My heart sank as we turned the corner. “That’s the truck?”
“Yup.” Tommy beamed with unadulterated pride.
“You said it needed a little work.” The Chevy pickup buried its nose in the pasture, front wheels gone, sightless without headlamps. The missing front bumper gave it a toothless look, as if it was gumming the grass. The backbone of its frame bent painfully between the cab and the bed, suggesting it might never carry another payload. The faded body paint had blistered and peeled, appearing almost sunburned on top, with a greenish mold on the sides.
“It was running, or almost running, when Uncle Otis parked it, sort of. O’course, that was fifty years ago.”
“And then some,” I said, as I walked around the vehicle. “That’s a ’52, maybe a ’53. They didn’t have side vent windows until 1951, and they stopped making split windshields in ’54.”

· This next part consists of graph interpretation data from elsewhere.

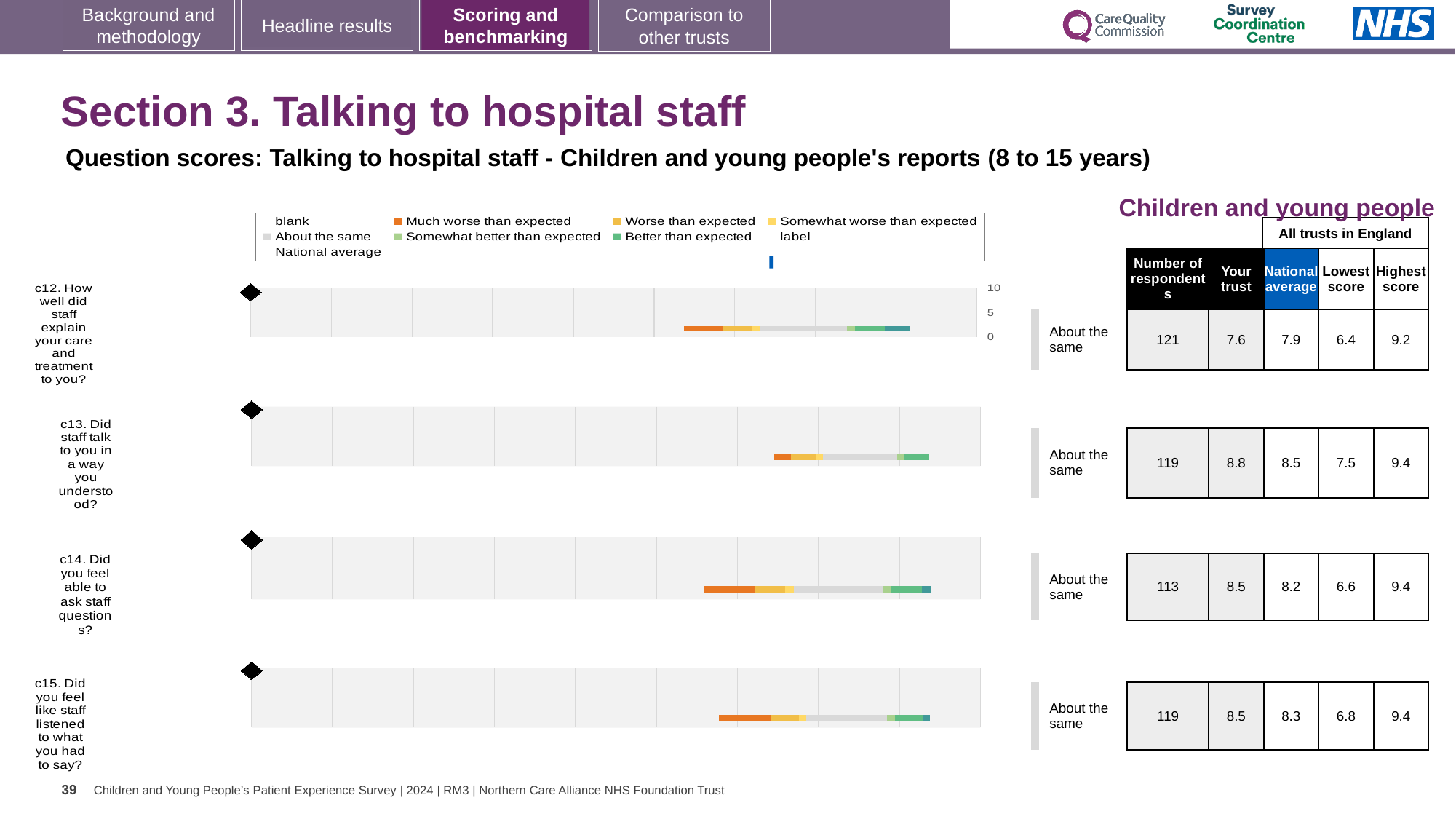
What is the difference between the 'Your trust' score and the national average for c13? 0.3 How many questions (c12 to c15) are plotted on the slide? 4 What is the 'Your trust' score for c13 (Did staff talk to you in a way you understood?)? 8.8 Which question has the lowest 'Your trust' score? c12 How many entries does the chart legend list? 9 What is the lowest score among all trusts in England for c15 (Did you feel like staff listened to what you had to say?)? 6.8 How many respondents answered c14 (Did you feel able to ask staff questions?)? 113 What is the national average score for c12 (How well did staff explain your care and treatment to you?)? 7.9 What kind of chart is used to show the question scores for c12 to c15? bar chart Which question has the highest 'Your trust' score? c13 What benchmark label is shown next to each of the four question charts? About the same For c14, which is larger: the 'Your trust' score or the national average? Your trust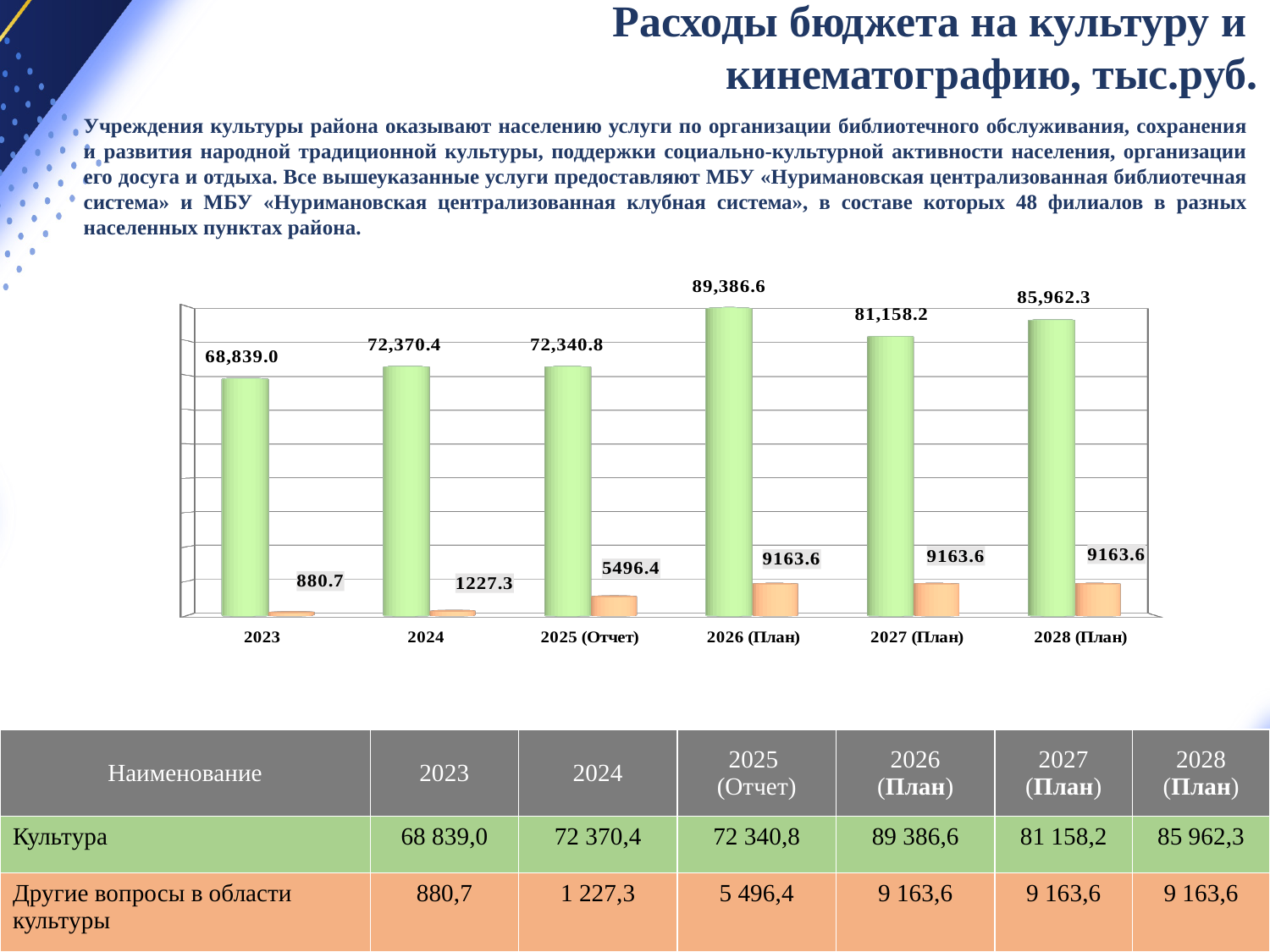
What is the value of the orange bar for 2024? 1227.3 Which green bar is larger, 2026 (План) or 2028 (План)? 2026 (План) What is the value of the green bar for 2023? 68,839.0 What is the value of the green bar for 2026 (План)? 89,386.6 What is the value of the orange bar for 2025 (Отчет)? 5496.4 How many categories are shown on the x axis of the chart? 6 In which category is the green bar highest? 2026 (План) What is the difference between the green bar values for 2026 (План) and 2027 (План)? 8,228.4 In which category is the orange bar lowest? 2023 What is the difference between the orange bar values for 2026 (План) and 2025 (Отчет)? 3667.2 Do the orange bar values rise or fall from 2023 to 2026 (План)? Rise What kind of chart is shown on the slide? Bar chart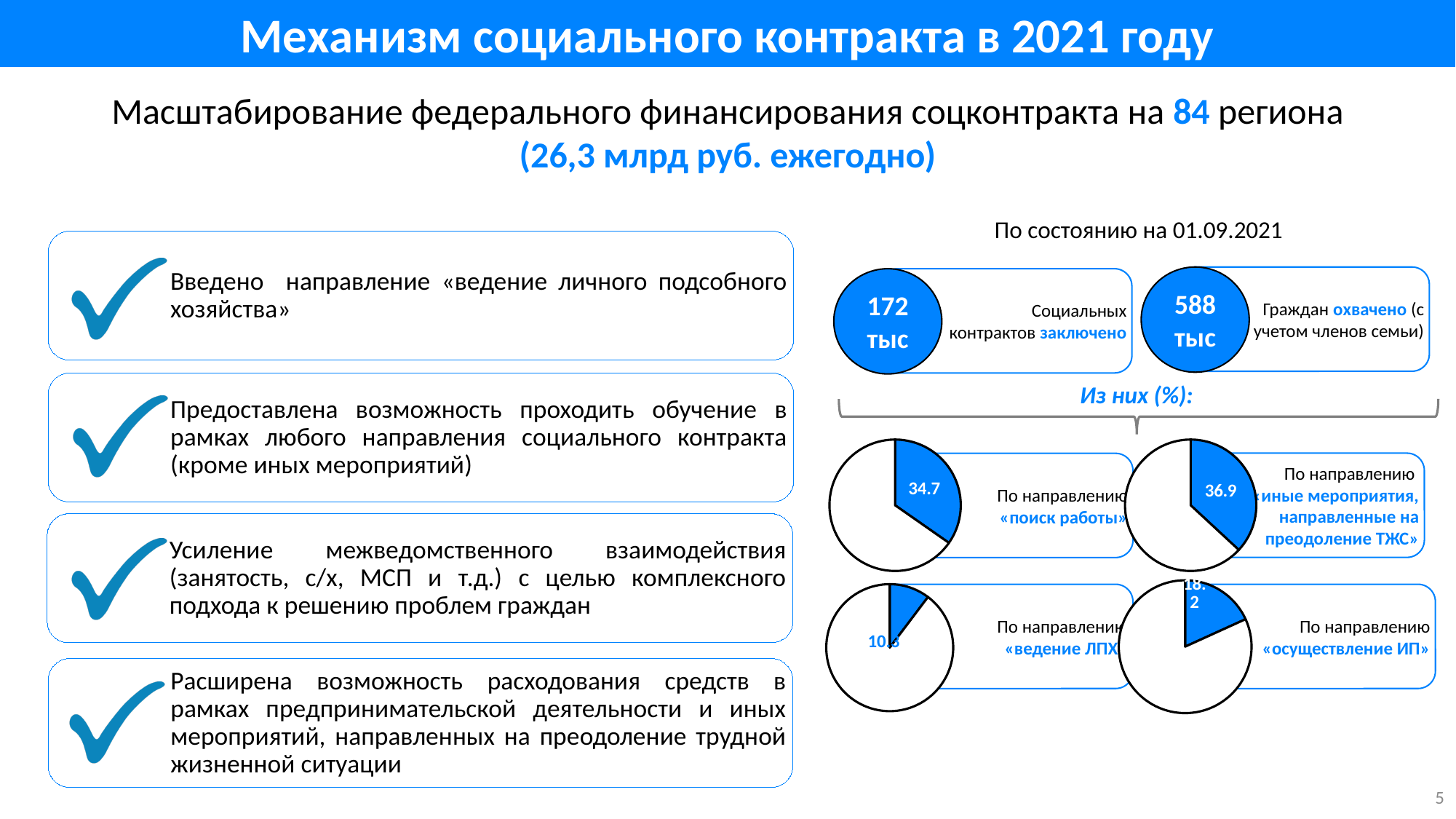
What colour is the highlighted slice in each of the pie charts? blue Which of the four directions shown in the pie charts has the largest share? «иные мероприятия, направленные на преодоление ТЖС» Is the share for «поиск работы» larger or smaller than the share for «ведение ЛПХ»? larger In the pie chart for the direction «иные мероприятия, направленные на преодоление ТЖС», what percentage is shown for the highlighted slice? 36.9 Is the share for «осуществление ИП» larger or smaller than the share for «иные мероприятия, направленные на преодоление ТЖС»? smaller Which of the four directions shown in the pie charts has the smallest share? «ведение ЛПХ» In the pie chart for the direction «поиск работы», what percentage is shown for the highlighted slice? 34.7 What is the difference between the share for «иные мероприятия, направленные на преодоление ТЖС» and the share for «поиск работы»? 2.2 What kind of chart is used to show the share for the direction «поиск работы»? pie chart How many slices does each pie chart on the slide have? 2 Which direction has the largest share among the four pie charts: «поиск работы» or «иные мероприятия, направленные на преодоление ТЖС»? «иные мероприятия, направленные на преодоление ТЖС» How many pie charts are shown on the slide under «Из них (%)»? 4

“See? I knew you’d appreciate it. It’s a classic.”
“It’s a classic, all right,” I said, “A classic piece of junk.”
Tommy seemed smaller somehow, deflated by my remarks. “So, you don’t want it?”
“I didn’t say that. Is it all there? Does it have a motor?”
“It’s all there—except for the front bumper. Otis lost that in the river.”
“The river? It’s been in the water?”
“Otis used to run white lightning across the state line. The Revenuers were hot on his tail one night, so he took a short cut and drove across the river. He lost the bumper when he hit some rocks and ended up stranded on a sand bar.”
“How did he get it off the sand bar? And what did you mean by ‘almost running’ when our uncle parked it?’”
Tommy squirmed a bit and stammered something unintelligible.
“Tommy? Say again?”
“It was them damn aliens. They done it.”
“You mean like illegals? Mexicans?”
“No. The other kind. Space aliens.”
Here we go. “Okay, I’ll bite. What space aliens?”
“Uncle Otis was stuck on that-there sand bar for three days and three nights. On the third night, right about the time he’d decided to make a swim for it, some aliens come by in their flying saucer and sucked Otis and the Chevy right into their ship. We didn’t see him again for five weeks.”
“That’s pretty far-fetched, Tommy. Why would you believe something like that?”
“Otis’ story was that the aliens wanted the hooch. There were twenty cases of liquor in the truck bed, and they drank it all.” Tommy looked thoughtful. “O’course they couldn’t handle the stuff—it was Cousin Merle’s best brew. It took a while for them to sober up and return Otis, and on the way back the aliens got lost. Otis said they took a left turn at Jupiter instead of a right. Anyway, they dropped Otis and the truck in Aunt Ethyl’s front pasture and left.”
I shook my head. “I repeat—why would you believe a story like that? Isn’t it more likely that Otis just went on a bender and took five weeks to sober up? Or sold the booze himself, kept the money and ran away, but felt guilty and came back?”
“Maybe. But the tailgate was full of bullet holes, and all the paint was burnt off the pickup. That’s why it looks like it does.”
I was silent. “Anything else?”
“Otis didn’t drink.”
“Oh, yeah, and the truck showed up in the pasture without any tire tracks. The pasture was fresh plowed. No way could it have got there without tracks. Plus, Otis was different.”
“You’ll see. Otis hasn’t changed his story in fifty-odd years. He refused to touch that truck again. It’s been there ever since. He never replaced the battery, but the radio still works, even after all this time. And it’s stuck in 1955.”
“What’s stuck in 1955?”
“The radio. All the stations play music and news from 1955. You know, Elvis Presley, Brooklyn Dodgers, Dwight Eisenhower.”
I brushed dirt off the tailgate, exposing a half dozen bullet holes.
“Can you show me? Show me the radio?”
“Not me. Only Otis has the key. But I’ll ask him. He moved in with Ethyl—that’s his baby sister—after she started feelin’ poorly. They live in that house over yonder.”
We walked to the farmhouse. Tommy climbed the steps and knocked on the door. An elderly lady answered and hugged Tommy warmly. After a brief conversation, she went back inside, and Tommy stepped off the porch and stood next to me.
“That’s Ethyl. She said she’d ask Otis.” The screen door creaked. “Here he is now.”
A tall man strode across the porch and skipped down the steps. He smiled broadly and stuck out his hand.
“Hello, I’m Otis Bradley. I hear you’re interested in my Chevy.”
My mouth hung open as I shook hands with a twenty-year-old man.
Note: A version of this story won 2nd Place in the Granbury Writers’ Bloc monthly contest in May 2017.